40 grados. Un calor agudo, grave, esdrújulo, asfixia como un cielorraso de arena. Las espaldas, las frentes, los pechos, las muñecas transpiran. Las camisas se empapan bajo el sol de las 4 de la tarde.
Una pareja se da un beso casto, intentando no subir más la temperatura.
Una mujer sostiene a un chico de pocos meses. El nene expía las ganas de llorar que tiene todo el vagón. Chilla, se retuerce. Tiene calor. La madre juguetea con el celular.
Otro padre agita una remera para darles algo de viento a los 4 chicos que se amontonan alrededor de la madre, sobre su falda o en el cochecito doble.
En casa posiblemente no haya luz. Diciembre volvió a morder.

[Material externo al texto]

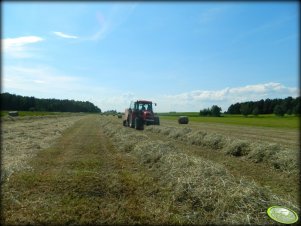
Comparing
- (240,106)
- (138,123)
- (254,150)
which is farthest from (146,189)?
(240,106)

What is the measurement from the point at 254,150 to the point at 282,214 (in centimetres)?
706

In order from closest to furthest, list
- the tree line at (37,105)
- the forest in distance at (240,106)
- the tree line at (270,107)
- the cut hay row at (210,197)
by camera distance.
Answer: the cut hay row at (210,197)
the tree line at (270,107)
the forest in distance at (240,106)
the tree line at (37,105)

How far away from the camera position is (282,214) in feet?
18.1

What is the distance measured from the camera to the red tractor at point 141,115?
27.3 m

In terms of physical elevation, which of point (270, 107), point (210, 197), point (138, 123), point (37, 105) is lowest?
point (210, 197)

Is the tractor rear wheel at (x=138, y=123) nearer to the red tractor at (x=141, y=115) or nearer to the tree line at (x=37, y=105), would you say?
the red tractor at (x=141, y=115)

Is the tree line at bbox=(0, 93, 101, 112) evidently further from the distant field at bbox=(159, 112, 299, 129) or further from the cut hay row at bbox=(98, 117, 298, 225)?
the cut hay row at bbox=(98, 117, 298, 225)

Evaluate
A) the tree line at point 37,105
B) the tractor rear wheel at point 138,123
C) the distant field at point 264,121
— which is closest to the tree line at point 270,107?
the distant field at point 264,121

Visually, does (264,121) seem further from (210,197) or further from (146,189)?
(210,197)

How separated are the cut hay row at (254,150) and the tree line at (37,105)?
3403cm

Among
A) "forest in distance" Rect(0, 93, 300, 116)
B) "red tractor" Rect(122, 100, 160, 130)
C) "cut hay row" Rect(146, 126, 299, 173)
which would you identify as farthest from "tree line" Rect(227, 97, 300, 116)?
"cut hay row" Rect(146, 126, 299, 173)

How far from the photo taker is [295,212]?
570cm

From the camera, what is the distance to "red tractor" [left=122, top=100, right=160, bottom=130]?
27312 millimetres

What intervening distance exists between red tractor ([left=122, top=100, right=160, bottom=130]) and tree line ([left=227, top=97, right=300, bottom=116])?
1515 inches
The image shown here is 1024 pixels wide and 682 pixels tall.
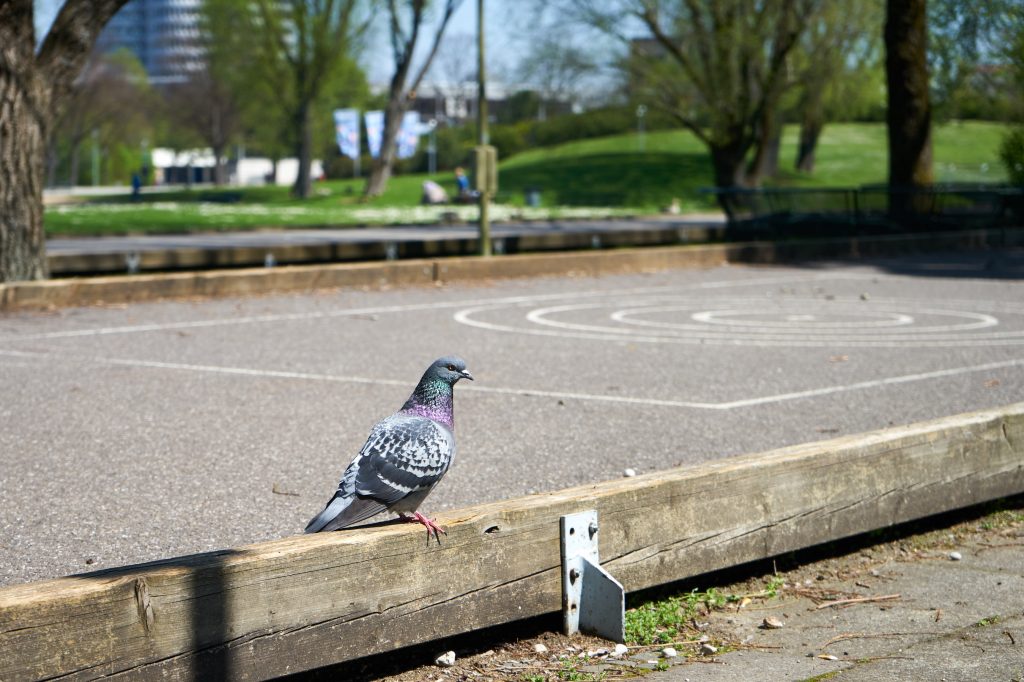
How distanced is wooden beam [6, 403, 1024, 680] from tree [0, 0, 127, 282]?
1156 cm

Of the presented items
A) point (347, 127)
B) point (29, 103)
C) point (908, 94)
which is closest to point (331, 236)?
point (908, 94)

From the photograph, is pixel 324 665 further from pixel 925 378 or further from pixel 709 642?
pixel 925 378

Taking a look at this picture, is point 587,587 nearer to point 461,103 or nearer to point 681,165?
point 681,165

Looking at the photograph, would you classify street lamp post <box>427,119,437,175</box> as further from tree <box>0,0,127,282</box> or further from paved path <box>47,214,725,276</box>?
tree <box>0,0,127,282</box>

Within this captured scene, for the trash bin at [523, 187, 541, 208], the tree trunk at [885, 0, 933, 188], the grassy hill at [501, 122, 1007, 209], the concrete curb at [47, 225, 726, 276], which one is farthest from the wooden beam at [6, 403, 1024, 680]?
the trash bin at [523, 187, 541, 208]

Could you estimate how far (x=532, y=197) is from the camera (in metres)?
48.1

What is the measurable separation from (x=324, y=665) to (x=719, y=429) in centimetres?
437

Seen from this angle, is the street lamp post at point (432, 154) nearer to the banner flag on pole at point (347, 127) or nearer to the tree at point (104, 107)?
the banner flag on pole at point (347, 127)

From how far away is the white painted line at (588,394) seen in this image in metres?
8.62

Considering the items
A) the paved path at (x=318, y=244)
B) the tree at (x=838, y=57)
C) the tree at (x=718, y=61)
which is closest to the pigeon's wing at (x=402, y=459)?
the paved path at (x=318, y=244)

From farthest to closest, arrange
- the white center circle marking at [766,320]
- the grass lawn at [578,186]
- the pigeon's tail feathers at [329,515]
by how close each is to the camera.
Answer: the grass lawn at [578,186], the white center circle marking at [766,320], the pigeon's tail feathers at [329,515]

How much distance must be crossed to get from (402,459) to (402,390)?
5.12m

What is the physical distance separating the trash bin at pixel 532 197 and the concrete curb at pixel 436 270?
2327 centimetres

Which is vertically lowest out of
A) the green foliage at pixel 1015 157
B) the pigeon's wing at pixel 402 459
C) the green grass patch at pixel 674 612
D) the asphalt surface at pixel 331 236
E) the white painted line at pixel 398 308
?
the green grass patch at pixel 674 612
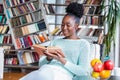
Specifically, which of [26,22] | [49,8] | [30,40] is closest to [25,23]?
[26,22]

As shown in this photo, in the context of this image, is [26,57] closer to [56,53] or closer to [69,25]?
[69,25]

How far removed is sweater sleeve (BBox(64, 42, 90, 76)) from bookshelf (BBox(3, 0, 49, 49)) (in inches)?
145

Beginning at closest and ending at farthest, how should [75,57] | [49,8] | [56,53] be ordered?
[56,53] < [75,57] < [49,8]

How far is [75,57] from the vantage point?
6.63 feet

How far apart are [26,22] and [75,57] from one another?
382cm

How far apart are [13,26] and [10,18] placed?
181 millimetres

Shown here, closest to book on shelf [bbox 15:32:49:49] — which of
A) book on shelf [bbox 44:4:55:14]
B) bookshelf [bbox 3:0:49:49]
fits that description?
bookshelf [bbox 3:0:49:49]

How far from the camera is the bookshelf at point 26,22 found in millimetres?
5672

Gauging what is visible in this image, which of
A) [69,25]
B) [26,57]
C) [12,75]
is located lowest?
[12,75]

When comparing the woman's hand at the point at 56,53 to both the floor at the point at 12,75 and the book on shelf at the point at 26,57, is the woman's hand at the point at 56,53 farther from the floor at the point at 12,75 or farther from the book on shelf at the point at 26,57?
the book on shelf at the point at 26,57

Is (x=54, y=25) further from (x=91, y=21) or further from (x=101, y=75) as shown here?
(x=101, y=75)

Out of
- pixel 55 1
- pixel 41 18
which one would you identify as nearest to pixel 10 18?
pixel 41 18

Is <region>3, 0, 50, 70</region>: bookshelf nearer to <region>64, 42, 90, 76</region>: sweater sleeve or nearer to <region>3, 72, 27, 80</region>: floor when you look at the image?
<region>3, 72, 27, 80</region>: floor

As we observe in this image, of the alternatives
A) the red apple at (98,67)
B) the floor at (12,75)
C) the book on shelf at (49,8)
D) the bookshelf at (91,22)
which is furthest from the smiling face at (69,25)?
the book on shelf at (49,8)
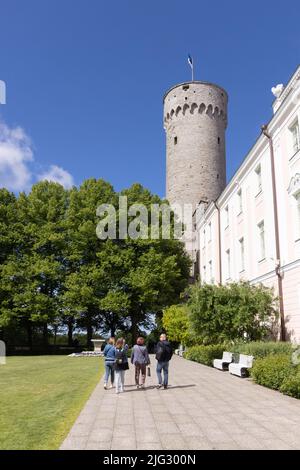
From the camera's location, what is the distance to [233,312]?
20.1 metres

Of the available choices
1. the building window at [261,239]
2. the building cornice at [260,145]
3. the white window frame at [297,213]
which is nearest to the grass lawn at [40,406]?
the white window frame at [297,213]

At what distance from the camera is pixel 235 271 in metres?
28.0

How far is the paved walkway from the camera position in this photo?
22.8 ft

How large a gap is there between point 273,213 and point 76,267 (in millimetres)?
21054

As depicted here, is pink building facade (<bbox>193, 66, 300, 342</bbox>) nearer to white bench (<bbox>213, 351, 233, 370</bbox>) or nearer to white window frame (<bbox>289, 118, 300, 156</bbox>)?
white window frame (<bbox>289, 118, 300, 156</bbox>)

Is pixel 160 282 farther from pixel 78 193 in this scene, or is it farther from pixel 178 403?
pixel 178 403

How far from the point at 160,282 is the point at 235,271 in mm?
9212

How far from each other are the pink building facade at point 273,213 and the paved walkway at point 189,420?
713 centimetres

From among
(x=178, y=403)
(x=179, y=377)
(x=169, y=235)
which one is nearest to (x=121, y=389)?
(x=178, y=403)

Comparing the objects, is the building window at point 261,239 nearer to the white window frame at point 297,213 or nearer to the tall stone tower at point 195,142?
the white window frame at point 297,213

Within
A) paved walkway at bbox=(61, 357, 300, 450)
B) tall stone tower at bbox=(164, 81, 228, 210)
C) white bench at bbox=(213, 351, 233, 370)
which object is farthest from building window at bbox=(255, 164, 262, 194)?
tall stone tower at bbox=(164, 81, 228, 210)

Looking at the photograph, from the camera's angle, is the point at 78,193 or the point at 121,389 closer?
the point at 121,389

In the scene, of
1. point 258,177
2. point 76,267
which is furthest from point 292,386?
point 76,267
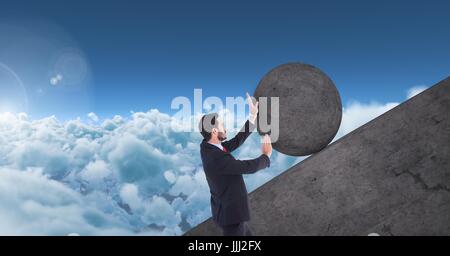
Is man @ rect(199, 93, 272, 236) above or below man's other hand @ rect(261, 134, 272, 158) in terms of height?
below

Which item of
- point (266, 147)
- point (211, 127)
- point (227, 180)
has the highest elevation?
point (211, 127)

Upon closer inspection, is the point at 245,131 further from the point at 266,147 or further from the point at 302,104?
the point at 302,104

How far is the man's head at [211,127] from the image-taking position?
3544 millimetres

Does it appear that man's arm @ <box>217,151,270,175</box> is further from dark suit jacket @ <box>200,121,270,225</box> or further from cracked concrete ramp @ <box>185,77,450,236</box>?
cracked concrete ramp @ <box>185,77,450,236</box>

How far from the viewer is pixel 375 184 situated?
430 centimetres

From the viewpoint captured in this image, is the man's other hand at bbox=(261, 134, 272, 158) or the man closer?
the man

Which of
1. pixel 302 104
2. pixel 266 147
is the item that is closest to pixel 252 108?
pixel 302 104

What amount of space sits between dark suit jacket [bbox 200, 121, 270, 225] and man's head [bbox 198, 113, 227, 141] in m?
0.09

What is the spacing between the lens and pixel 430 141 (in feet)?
14.0

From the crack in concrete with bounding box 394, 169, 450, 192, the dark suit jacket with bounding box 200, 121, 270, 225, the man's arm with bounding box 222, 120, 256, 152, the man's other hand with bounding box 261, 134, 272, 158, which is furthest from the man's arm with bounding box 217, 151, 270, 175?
the crack in concrete with bounding box 394, 169, 450, 192

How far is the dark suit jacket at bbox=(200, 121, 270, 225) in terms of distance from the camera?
332cm

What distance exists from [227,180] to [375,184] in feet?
6.17

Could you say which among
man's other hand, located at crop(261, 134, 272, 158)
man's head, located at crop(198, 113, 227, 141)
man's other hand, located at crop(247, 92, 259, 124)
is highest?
man's other hand, located at crop(247, 92, 259, 124)
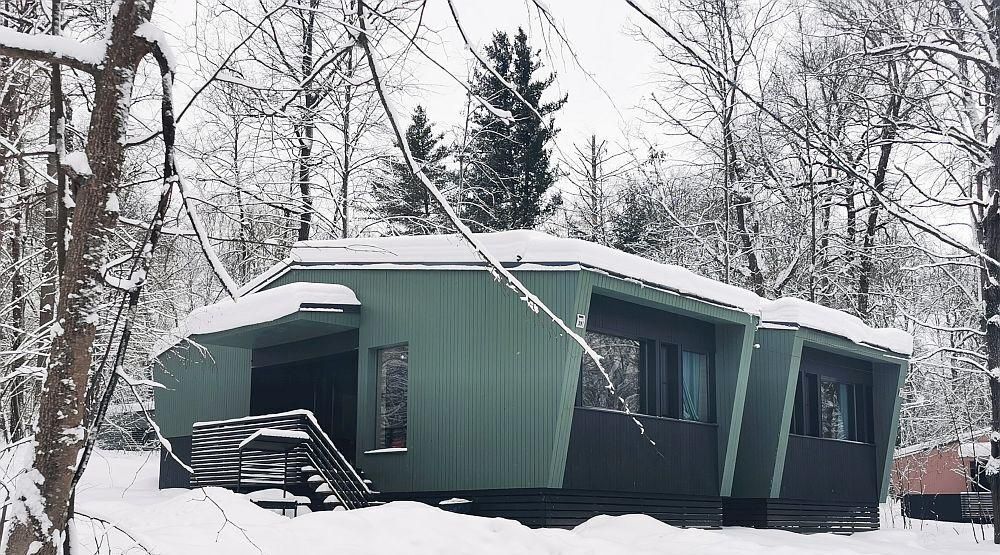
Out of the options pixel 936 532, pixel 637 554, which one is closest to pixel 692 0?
pixel 936 532

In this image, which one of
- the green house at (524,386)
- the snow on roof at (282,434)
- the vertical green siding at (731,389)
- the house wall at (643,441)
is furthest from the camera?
the vertical green siding at (731,389)

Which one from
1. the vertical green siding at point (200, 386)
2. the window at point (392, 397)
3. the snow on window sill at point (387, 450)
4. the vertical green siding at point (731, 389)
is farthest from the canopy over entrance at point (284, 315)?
the vertical green siding at point (731, 389)

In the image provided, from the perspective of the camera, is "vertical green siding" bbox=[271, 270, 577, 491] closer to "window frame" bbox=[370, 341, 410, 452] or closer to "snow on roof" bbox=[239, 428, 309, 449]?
"window frame" bbox=[370, 341, 410, 452]

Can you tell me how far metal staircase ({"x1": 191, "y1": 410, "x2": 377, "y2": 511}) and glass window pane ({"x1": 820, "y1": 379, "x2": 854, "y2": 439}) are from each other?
9.36 m

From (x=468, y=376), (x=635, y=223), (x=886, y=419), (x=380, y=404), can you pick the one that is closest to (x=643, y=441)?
(x=468, y=376)

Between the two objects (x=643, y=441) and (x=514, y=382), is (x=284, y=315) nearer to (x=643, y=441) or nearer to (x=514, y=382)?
(x=514, y=382)

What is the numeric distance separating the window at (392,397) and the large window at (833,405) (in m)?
7.32

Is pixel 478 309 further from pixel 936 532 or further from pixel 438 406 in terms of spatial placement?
pixel 936 532

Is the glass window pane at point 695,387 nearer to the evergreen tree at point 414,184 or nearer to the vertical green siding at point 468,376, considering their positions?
the vertical green siding at point 468,376

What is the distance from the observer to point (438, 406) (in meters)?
14.3

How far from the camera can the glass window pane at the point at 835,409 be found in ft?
64.0

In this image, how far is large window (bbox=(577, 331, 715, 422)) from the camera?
14562 mm

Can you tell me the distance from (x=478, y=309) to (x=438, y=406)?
4.93 ft

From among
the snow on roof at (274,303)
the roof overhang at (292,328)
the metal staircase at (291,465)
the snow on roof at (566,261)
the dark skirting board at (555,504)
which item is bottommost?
the dark skirting board at (555,504)
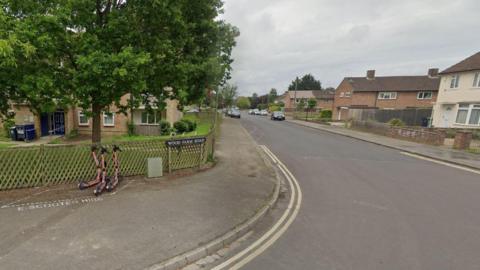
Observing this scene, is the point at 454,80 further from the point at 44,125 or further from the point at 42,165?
the point at 44,125

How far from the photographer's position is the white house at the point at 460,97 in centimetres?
2241

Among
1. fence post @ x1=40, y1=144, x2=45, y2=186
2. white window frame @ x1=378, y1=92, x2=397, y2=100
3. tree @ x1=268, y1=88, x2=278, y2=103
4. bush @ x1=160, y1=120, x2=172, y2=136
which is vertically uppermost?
tree @ x1=268, y1=88, x2=278, y2=103

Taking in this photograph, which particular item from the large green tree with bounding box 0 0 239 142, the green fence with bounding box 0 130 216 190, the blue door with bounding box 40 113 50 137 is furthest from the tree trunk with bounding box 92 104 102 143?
the blue door with bounding box 40 113 50 137

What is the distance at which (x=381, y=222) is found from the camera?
17.1ft

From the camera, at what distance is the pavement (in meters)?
3.61

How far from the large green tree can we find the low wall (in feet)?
54.5

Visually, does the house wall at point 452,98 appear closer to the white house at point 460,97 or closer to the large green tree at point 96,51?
the white house at point 460,97

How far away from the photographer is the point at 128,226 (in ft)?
14.8

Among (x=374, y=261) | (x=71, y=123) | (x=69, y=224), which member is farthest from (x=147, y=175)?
(x=71, y=123)

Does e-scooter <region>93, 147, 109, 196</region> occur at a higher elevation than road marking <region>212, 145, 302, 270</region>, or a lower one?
higher

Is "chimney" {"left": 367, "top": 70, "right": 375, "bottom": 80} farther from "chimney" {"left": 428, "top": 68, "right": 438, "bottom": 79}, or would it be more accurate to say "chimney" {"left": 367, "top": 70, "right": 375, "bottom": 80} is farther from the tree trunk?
the tree trunk

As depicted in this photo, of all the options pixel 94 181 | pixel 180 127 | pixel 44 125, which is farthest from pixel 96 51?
pixel 44 125

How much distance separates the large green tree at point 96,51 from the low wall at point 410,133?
1661cm

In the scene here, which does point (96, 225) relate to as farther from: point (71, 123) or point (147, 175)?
point (71, 123)
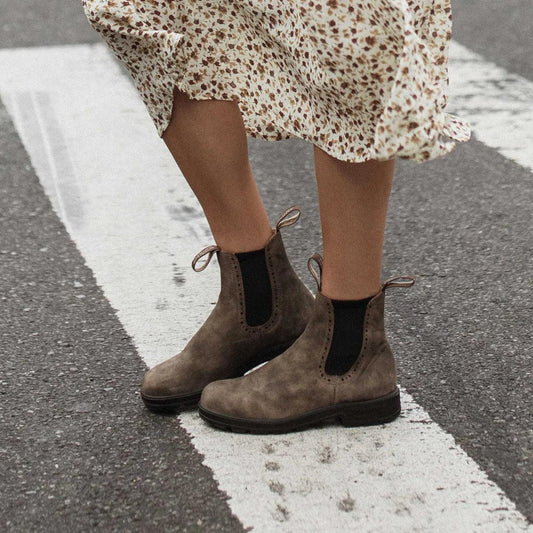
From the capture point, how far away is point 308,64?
6.09 feet

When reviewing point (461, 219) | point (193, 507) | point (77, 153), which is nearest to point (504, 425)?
point (193, 507)

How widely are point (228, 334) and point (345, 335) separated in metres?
0.25

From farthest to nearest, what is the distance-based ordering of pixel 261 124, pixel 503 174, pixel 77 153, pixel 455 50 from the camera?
pixel 455 50 → pixel 77 153 → pixel 503 174 → pixel 261 124

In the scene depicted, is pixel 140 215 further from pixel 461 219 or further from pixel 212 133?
pixel 212 133

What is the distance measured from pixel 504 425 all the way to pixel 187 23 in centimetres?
96

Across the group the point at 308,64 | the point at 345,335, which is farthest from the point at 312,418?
the point at 308,64

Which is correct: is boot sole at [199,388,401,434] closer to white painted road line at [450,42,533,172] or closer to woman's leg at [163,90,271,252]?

En medio de todo, un nene de unos 3 años sufre. Lo veo en sus ojos vidriosos, en sus sienes empapadas, en el puchero que se dibuja en su boca. Nadie lo abanica. Nadie le presta demasiada atención.
Ahora siento el olor a cerveza y veo que dos asientos más allá un hombre bebe de una lata. Mi estación parece alejarse a medida que el tren avanza.
Mientras el costado de mi camisa se humedece, me siento culpable.